When does the inductor code run?

Hello, I am new to torch.compile and want to study the inductor.
I wonder when does the inductor’s optimization code run?

for example, there are main.py code here.

def f(x):
    return torch.sin(x)**2 + torch.cos(x)**2

# first spot of main.py
compiled_f = torch.compile(f, backend='inductor', options={'trace.enabled':True, 'trace.graph_diagram':True})

# second spot of main.py
output_from_compiled_f = compiled_f(some_input)

Thanks to the torch.compile, my sin^2+cos^2 function’s nodes are merged like,

I wonder when does this node-merge(inductor’s optimization logic) happen?

In this situation, I insert some print() in source code of dynamo and inductor for debug purposes.
for example 1,

@ torch/_inductor/compile_fx.py
def compile_fx(
    model_: torch.fx.GraphModule,
    example_inputs_: List[torch.Tensor],
    inner_compile: Callable[..., Any] = compile_fx_inner,
    config_patches: Optional[Dict[str, Any]] = None,
    decompositions: Optional[Dict[OpOverload, Callable[..., Any]]] = None,
):
    """Main entrypoint to a compile given FX graph"""
    print("_____________________________ compile_fx.py ")

for example 2,

@torch/_inductor/lowering.py 
def make_foreach_pointwise(pw_fn, allow_alpha=False):
    print("_____________________________ lowering.py ")

In this situation,

  1. example 2’s debug print happen when first spot of main.py.
  2. example 1’s debug print happen when second spot of main.py.

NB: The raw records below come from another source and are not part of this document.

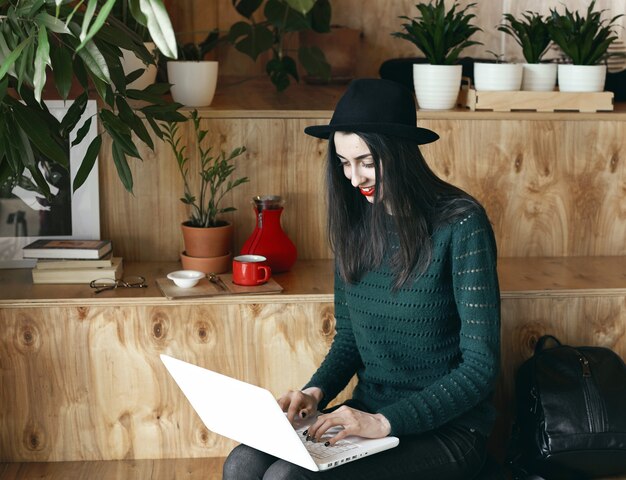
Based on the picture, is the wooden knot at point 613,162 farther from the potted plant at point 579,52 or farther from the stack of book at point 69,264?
the stack of book at point 69,264

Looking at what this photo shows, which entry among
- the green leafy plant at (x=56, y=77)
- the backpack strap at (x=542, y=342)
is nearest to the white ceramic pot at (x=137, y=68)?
the green leafy plant at (x=56, y=77)

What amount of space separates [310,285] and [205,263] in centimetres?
30

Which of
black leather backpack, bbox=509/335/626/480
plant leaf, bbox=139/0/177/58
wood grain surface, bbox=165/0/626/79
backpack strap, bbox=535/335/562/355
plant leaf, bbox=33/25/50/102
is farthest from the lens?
wood grain surface, bbox=165/0/626/79

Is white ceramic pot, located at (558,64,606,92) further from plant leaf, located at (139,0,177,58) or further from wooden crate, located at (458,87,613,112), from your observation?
plant leaf, located at (139,0,177,58)

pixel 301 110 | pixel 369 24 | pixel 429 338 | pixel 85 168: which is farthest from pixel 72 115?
pixel 369 24

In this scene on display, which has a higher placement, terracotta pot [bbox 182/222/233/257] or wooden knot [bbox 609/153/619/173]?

I am confused that why example 1’s debug print happen when second spot of main.py.
Because i think all the inductor’s optimization could happen when first spot of main.py. (some sort of compile-time of DNN)
So, example 1’s debug print should have happen when the first spot of main.py (i believe this way, but this is not the true).

The location of “example 1’s debug print” is compile_fx which is the ’ “”“Main entrypoint to a compile given FX graph”“” '. This means here is the entrance of inductor logic.

But why inductor (backend compiler) logic is start at the second spot of main.py ? (some sort of run-time of DNN)

My question is summarized as follows.
Q1. When does the inductor’s optimization logic(i.e., node merge for less memory access etc) activated ?
at the first spot of main.py or at the second spot of main.py?

Q2. What is the sequence of the inductor’s execution?
I traced the source code of torch. And i got following execution sequence information.

(1) torch/_dynamo/eval_frame.py : def optimize →
(2) torch/_dynamo/eval_frame.py : def _optimize_catch_errors →
(3) torch/_dynamo/eval_frame.py : class OptimizeContext(_TorchDynamoContext): →
(4) torch/_dynamo/eval_frame.py : class _TorchDynamoContext: 's def call → ???

but i am lost in here. where should i start again ? (for example, torch/init’s def compile)
where can i find the caller of inductor optimization code?